Do you think this is a local firewall issue on the server then?

I checked the following and did not find anything:

sudo iptables -L
Chain INPUT (policy ACCEPT)
target     prot opt source               destination         

Chain FORWARD (policy ACCEPT)
target     prot opt source               destination         
TCPMSS     tcp  --  anywhere             anywhere             tcp flags:SYN,RST/SYN TCPMSS clamp to PMTU

Chain OUTPUT (policy ACCEPT)
target     prot opt source               destination

Also, I can not ping a host in the LAN subnet from a host in the GUEST subnet. Is this intentional with those settings too (it sure is intentional in normal operation).

Any chance the VLANs I have configured are messing with things?

I would check that first.
In fact, I'd make sure you can get a response when working on the same subnet. This first step will verify that the host is listening and responding to connections.

Then try from the other subnet.

Possibly, but it depends. By default, Windows will not respond to connections originating from a different subnet. You need to adjust the firewall to allow this to happen.

1 Like

Thank you @psherman for your quick and useful suggestions. Managed to solve it now. You were very close!
It was an issue with the server. Not with the firewall, but the routing table was messed up.
So while the connection/packets reached the server (which explains the working first half of the netcat command from the client in the guest network), the server answered on the wrongly configured route and sent the replies into nowhere.

In case anybody wants to check if they have similar issues, the commands I used on the Linux server are:

root@server:~# tracepath openwrt.guest.ip.address
 1?: [LOCALHOST]                      pmtu 1500
 1:  server                                          3078.503ms !H
     Resume: pmtu 1500

This showed me that I did not even get out of the server.

root@server:~# ip route get openwrt.guest.ip.address
openwrt.guest.ip.address dev eth0 src my.server.ip.address uid 0

Here I saw that the route taken did not go via anything. So I looked at the routing table:

root@server:~# ip route
default via openwrt.lan.ip.address dev eth0 proto static metric 100 
192.0.0.0/8 dev eth0 proto kernel scope link src openwrt.lan.ip.address metric 100 

The routing for all addresses starting with 192 was broken. So I went on to delete the broken route:

root@server:~# ip route delete 192.0.0.0/8

Now I was left with only the default route and everything was fine:

root@server:~# ip route
default via openwrt.lan.ip.address dev eth0 proto static metric 100 

What was needed now was an investigation of what had messed with my routing table. A hot tip is your network configuration tool.
In my case, I had misconfigured NetworkManager and set the static IP of the server to 192.168.1.1/8. The /8 was the problem, which would after each restart would repopulate the routing table with the breaking route.
So if in case your system is broken again after a reboot or similar, you have to find the root of the issue.

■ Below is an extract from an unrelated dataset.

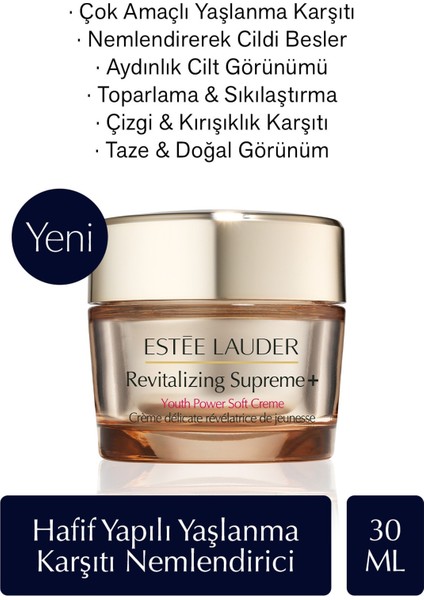 Estee Lauder Hafif Yapılı Nemlendirici Krem - Revitalizing Supreme+ Soft Yaşlanma Karşıtı 30ml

But in my case everything was good and the test route selection resulted in the correct path:

root@server:~# ip route get guest.device.ip.address
guest.device.ip.address via openwrt.lan.ip.address dev eth0 src my.server.ip.address uid 0

All that is left to make OpenWRT behave in the required way is to add this rule (no port forward needed):

firewall.@rule[11]=rule
firewall.@rule[11].name='AllowMQTTfromGuesttoLAN'
firewall.@rule[11].family='ipv4'
firewall.@rule[11].src='guest'
firewall.@rule[11].target='ACCEPT'
firewall.@rule[11].dest='lan'
firewall.@rule[11].dest_ip='my.server.ip.address'
firewall.@rule[11].proto='tcp'
firewall.@rule[11].dest_port='1883'

This topic was automatically closed 10 days after the last reply. New replies are no longer allowed.